**ТЕКСТ**
######

Поиск авторов по алфавиту

Шестов Л., Sola Fide - Только верою. XIII

XIII

Одна из величайших заслуг Аристотеля, как известно, со­стоит в том, что он является создателем теории доказательств. Мы видели уже раньше, что и Платон и Сократ боролись всеми

71

 

 

силами своими против произвольных, недоказанных утвержде­ний. И мы знаем уже, почему они боялись произвола и на какие жертвы они шли, чтоб отстоять свой космос против, шевелившегося под ними и всегда грозившего вырваться из тисков ра­зума, хаоса. Но при всем том, Сократ не отказывался от своего демона, а Платон от своих мифов и от вечных живых идей. Тай­на им не казалась страшной по существу — им казалось страш­ным и недопустимым отдать тайну в распоряжение толпы. Может быть отсюда вытекла мысль Платона о создании государства, во главе которого стояли бы философы. Другое объяснение трудно придумать, так что, очевидно, Платоном менее всего руководили практические соображения, когда он придумал свой идеальный государственный строй. Вы найдете в настоящее время, вероят­но, не много людей, которых бы удовлетворяло современное государственное устройство. Но, сравнительно с тем, что пред­лагал   Платон,   самая   первобытная   общественность   кажется имеющей огромные преимущества. И, если бы мы стали обсуж­дать его Государство» с точки зрения практической целе­сообразности правового уклада — мы должны были бы придти к самой отрицательной оценке. Браки устраиваются по расчету специальными комиссиями, люди принадлежат к определенным кастам, все, что кто-либо делает, подлежит самому педантиче­скому контролю особой цензуры — кроме философов, которые имеют высшую власть и могут делать, что хотят, все остальные становятся почти марионетками или манекенами, все часы и даже минуты которых заранее точно определены всезнающим попечением высшего начальства. В истории только Спарта, не­которое время, пока существовали законы Ликурга, в большей или меньшей степени осуществила политический идеал платоновско­го государства. Там только философов не выбирали в правители. Я понимаю хорошо, что с точки зрения Платона это «только» значило очень много, значило, если угодно, все. На этом выявляет­ся смысл всего диалога. Толпе полагается повиноваться, фи­лософам повелевать. Для всех законы — источниками же закона являются философы. Но для того, чтобы упрочилось повино­вение, нужна высшая нивелирующая инстанция, перед которой все равны, и простые обыватели и их правители. Нужно, чтобы источником права и законов являлось нечто постоянное и незыб­лемое. Нужна признанная всеми фикция о том, что и философы, как все, повинуются разуму. О произволе в «Государстве» Пла­тона так же нет речи, как и в других его диалогах. То, что он

72

 

 

требует — он требует во имя вечного и неизменного разума, от­крывающего избранникам, т.е. философам, свои последние тайны. Философы же поведут уже других людей к последней, высшей цели открывшимися им путями. Они оторвут их от обы­денной суеты, высвободят из власти мнимой действительности и приобщат их к действительности истинной. И одни только фи­лософы, одна только философия может пробудить человечество от тяжелого кошмарного сна к легкому божественному бдению.

######

**ИСХОДНЫЕ ДАННЫЕ**
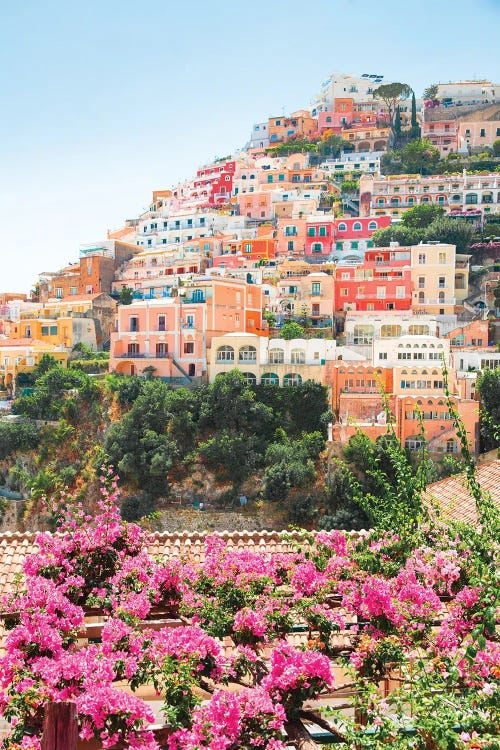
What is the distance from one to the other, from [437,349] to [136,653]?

######

**ЗАДАНИЯ**
A – Выпишите из текста о Платоне фрагмент, который начинается словами «требует — он» и продолжается до слов «легкому божественному бдению.» включительно.
B – Переведите на английский язык предложение из текста о Платоне: «Толпе полагается повиноваться, философам повелевать».

**РЕШЕНИЯ**
A –
требует — он требует во имя вечного и неизменного разума, от­крывающего избранникам, т.е. философам, свои последние тайны. Философы же поведут уже других людей к последней, высшей цели открывшимися им путями. Они оторвут их от обы­денной суеты, высвободят из власти мнимой действительности и приобщат их к действительности истинной. И одни только фи­лософы, одна только философия может пробудить человечество от тяжелого кошмарного сна к легкому божественному бдению.

B – The crowd is supposed to obey, the philosophers to command.